Stigmatizing responses to Covid-19 revealed that specific groups (i.e. ‘black’ South Africans) perceive themselves to be immune to catching the virus, whilst blaming other groups for being responsible (and more vulnerable) for the transmission of the disease (i.e. ‘white’, wealthy South Africans and people of Asian descent). Developing an online collaborative platform between scientists and the South African public, to debunk myths and misconceptions about Covid-19 is integral to maintaining preventive measures and correct knowledge about who is most vulnerable to Covid-19. Such an online collaborative platform between scientists and the South African public, should be expanded across Africa for engagement that makes use of language that is inclusive, emphasizing that viruses do not target specific groups of people or ethnicities. Terminology guidelines that makes considerate use of language should be developed with scientists, civil society representatives and representatives of specific groups of people or ethnicities in order to decrease the possibility of stigmatizing specific groups of people. Finally, communication content should be developed to further inform the public health response to Covid-19 using HSRC data to ensure it is accessible to policy makers and wider communities of national and local policy actors, in government and civil society.

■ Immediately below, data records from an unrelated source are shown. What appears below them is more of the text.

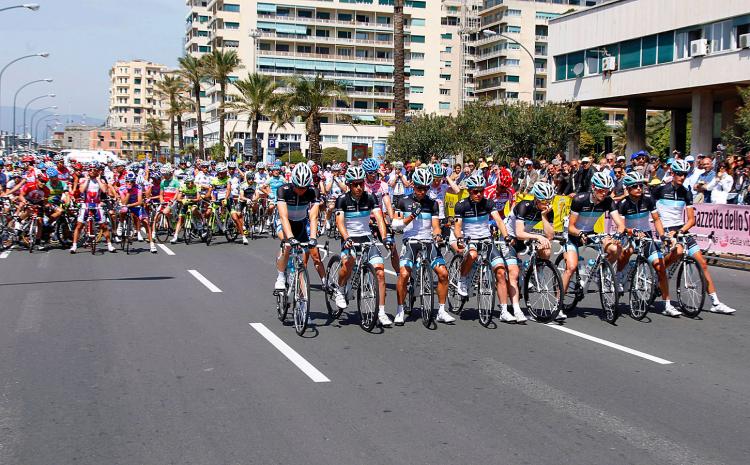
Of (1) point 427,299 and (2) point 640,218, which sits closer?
(1) point 427,299

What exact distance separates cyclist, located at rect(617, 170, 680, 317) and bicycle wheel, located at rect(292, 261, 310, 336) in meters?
4.48

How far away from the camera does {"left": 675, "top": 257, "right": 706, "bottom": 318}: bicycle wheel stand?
10.9 meters

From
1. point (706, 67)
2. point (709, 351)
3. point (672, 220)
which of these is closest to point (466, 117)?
point (706, 67)

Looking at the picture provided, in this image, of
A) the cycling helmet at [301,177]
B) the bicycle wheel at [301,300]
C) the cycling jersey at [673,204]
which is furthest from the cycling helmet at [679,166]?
the bicycle wheel at [301,300]

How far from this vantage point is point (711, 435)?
595 cm

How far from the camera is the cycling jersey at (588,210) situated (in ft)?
35.6

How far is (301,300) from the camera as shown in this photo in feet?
31.3

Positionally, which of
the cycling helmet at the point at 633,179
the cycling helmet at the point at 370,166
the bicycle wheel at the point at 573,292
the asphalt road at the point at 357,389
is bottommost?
the asphalt road at the point at 357,389

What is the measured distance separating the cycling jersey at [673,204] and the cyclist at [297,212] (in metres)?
5.02

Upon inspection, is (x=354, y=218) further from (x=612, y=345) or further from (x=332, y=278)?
(x=612, y=345)

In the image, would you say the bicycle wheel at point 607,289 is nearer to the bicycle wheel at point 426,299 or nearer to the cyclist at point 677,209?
the cyclist at point 677,209

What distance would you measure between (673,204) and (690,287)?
1271 millimetres

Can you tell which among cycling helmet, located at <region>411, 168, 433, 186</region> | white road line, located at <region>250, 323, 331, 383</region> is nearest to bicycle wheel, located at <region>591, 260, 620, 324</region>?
cycling helmet, located at <region>411, 168, 433, 186</region>

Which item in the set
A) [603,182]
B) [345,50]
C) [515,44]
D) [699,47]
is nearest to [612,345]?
[603,182]
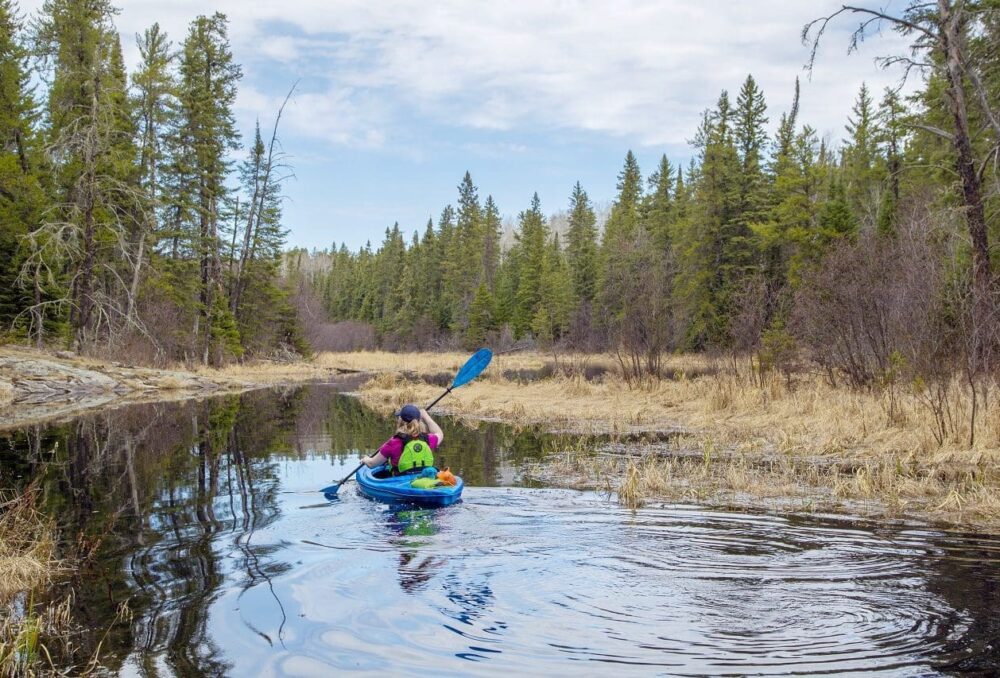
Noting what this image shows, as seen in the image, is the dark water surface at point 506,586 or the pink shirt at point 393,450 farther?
the pink shirt at point 393,450

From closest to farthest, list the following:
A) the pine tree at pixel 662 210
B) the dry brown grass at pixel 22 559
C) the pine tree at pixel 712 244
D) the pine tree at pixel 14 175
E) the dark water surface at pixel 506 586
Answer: the dark water surface at pixel 506 586 < the dry brown grass at pixel 22 559 < the pine tree at pixel 14 175 < the pine tree at pixel 712 244 < the pine tree at pixel 662 210

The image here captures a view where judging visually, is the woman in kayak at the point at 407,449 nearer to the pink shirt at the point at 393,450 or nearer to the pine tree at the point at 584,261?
the pink shirt at the point at 393,450

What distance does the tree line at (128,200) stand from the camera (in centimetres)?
2627

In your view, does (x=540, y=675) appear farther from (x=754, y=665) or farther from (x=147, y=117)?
(x=147, y=117)

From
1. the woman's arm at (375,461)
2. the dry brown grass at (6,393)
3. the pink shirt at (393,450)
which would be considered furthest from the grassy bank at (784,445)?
the dry brown grass at (6,393)

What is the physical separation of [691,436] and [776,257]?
30.3 metres

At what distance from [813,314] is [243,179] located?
33.7m

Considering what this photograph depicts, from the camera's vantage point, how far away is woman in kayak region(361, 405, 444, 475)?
10.2 meters

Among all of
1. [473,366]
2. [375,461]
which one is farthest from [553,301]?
[375,461]

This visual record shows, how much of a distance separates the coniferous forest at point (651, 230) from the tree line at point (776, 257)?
92 millimetres

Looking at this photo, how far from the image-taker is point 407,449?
10.2 metres

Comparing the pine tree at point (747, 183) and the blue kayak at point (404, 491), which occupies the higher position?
the pine tree at point (747, 183)

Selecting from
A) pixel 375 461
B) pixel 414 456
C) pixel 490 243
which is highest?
pixel 490 243

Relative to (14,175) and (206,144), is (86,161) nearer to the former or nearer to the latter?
(14,175)
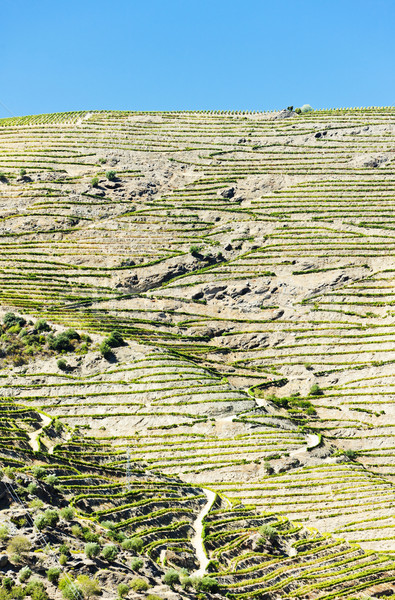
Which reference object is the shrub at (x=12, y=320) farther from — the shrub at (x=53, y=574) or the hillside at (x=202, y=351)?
the shrub at (x=53, y=574)

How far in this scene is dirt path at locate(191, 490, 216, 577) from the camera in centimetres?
4259

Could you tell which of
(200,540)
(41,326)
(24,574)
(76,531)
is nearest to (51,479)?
(76,531)

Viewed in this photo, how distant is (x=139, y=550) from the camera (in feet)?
126

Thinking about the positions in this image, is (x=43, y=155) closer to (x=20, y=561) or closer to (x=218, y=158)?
(x=218, y=158)

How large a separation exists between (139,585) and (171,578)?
3.96 m

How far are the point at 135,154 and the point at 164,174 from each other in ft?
32.3

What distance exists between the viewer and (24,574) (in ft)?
95.6

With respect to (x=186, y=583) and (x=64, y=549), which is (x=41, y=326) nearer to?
(x=186, y=583)

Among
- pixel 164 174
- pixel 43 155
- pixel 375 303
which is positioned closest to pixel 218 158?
pixel 164 174

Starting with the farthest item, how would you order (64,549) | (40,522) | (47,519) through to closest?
(47,519)
(40,522)
(64,549)

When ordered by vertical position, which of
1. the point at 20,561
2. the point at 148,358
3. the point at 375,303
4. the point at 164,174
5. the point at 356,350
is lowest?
the point at 20,561

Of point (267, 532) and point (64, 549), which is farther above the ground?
point (267, 532)

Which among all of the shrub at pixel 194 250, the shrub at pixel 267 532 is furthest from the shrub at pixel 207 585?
the shrub at pixel 194 250

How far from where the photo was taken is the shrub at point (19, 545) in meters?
30.9
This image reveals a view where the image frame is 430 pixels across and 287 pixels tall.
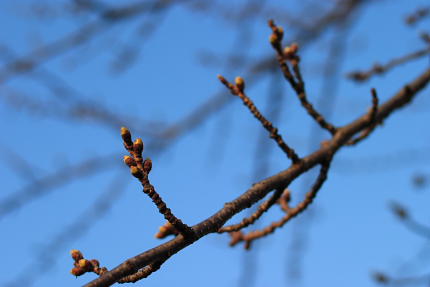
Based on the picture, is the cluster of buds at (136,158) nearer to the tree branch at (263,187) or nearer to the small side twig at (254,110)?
the tree branch at (263,187)

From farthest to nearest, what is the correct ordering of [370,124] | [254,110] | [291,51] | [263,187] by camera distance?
1. [370,124]
2. [291,51]
3. [254,110]
4. [263,187]

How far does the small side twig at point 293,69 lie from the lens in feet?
5.00

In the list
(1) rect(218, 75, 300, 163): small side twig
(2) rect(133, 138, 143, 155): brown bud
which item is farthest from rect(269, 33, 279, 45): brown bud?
(2) rect(133, 138, 143, 155): brown bud

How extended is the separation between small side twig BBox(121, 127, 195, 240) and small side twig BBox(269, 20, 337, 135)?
2.24 ft

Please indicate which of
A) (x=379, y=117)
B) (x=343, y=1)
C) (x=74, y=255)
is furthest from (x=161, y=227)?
(x=343, y=1)

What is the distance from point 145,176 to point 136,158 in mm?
37

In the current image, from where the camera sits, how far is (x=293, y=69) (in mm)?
1607

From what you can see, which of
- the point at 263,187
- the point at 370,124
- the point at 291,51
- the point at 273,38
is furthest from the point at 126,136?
the point at 370,124

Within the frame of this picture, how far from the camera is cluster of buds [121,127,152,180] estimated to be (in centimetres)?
95

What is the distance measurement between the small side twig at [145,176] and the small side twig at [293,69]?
2.24 feet

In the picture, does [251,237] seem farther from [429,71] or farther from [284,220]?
[429,71]

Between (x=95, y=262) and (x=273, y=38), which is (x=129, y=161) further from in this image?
(x=273, y=38)

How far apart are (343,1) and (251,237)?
5.66 ft

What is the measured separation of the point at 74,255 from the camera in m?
1.10
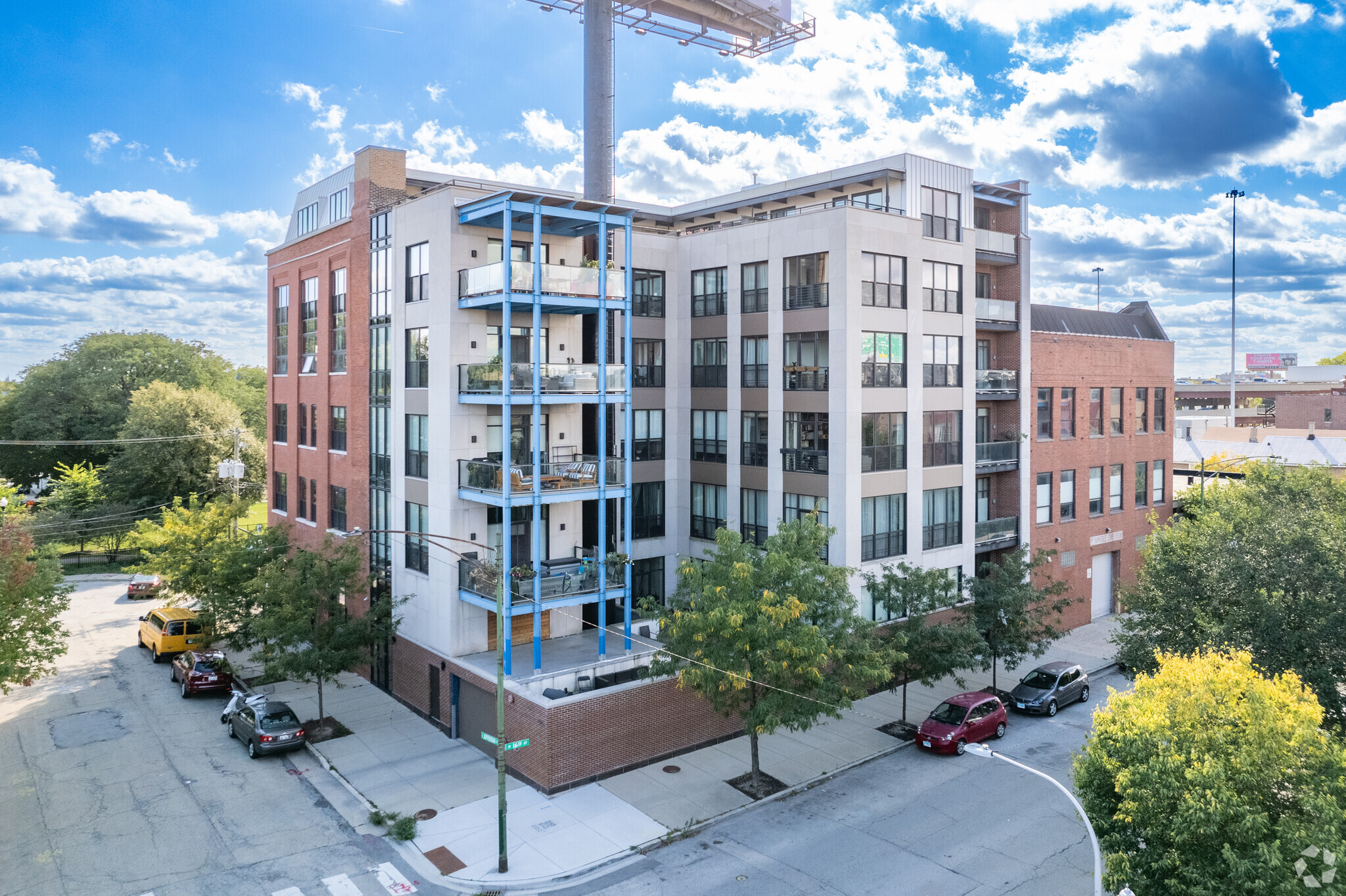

The authors thank the study participants. Without their voluntary participation, this study would not have been possible. We also thank Prof Priscilla Reddy in the overall management of this research study, titled: “Street talk/Asikhulume”—South African Communities’ understanding of and response to the Coronavirus (Covid-19) outbreak. We also thank Dr Shandir Ramlagan for developing the standard operating procedures for audio-recording telephonic interviews that was used in this study. Our gratitude also goes to Ms Yolande Shean for her administrative support during the implementation of the study. Finally, we are indebted to the anonymous reviewers for their constructive comments on our earlier submission of this paper.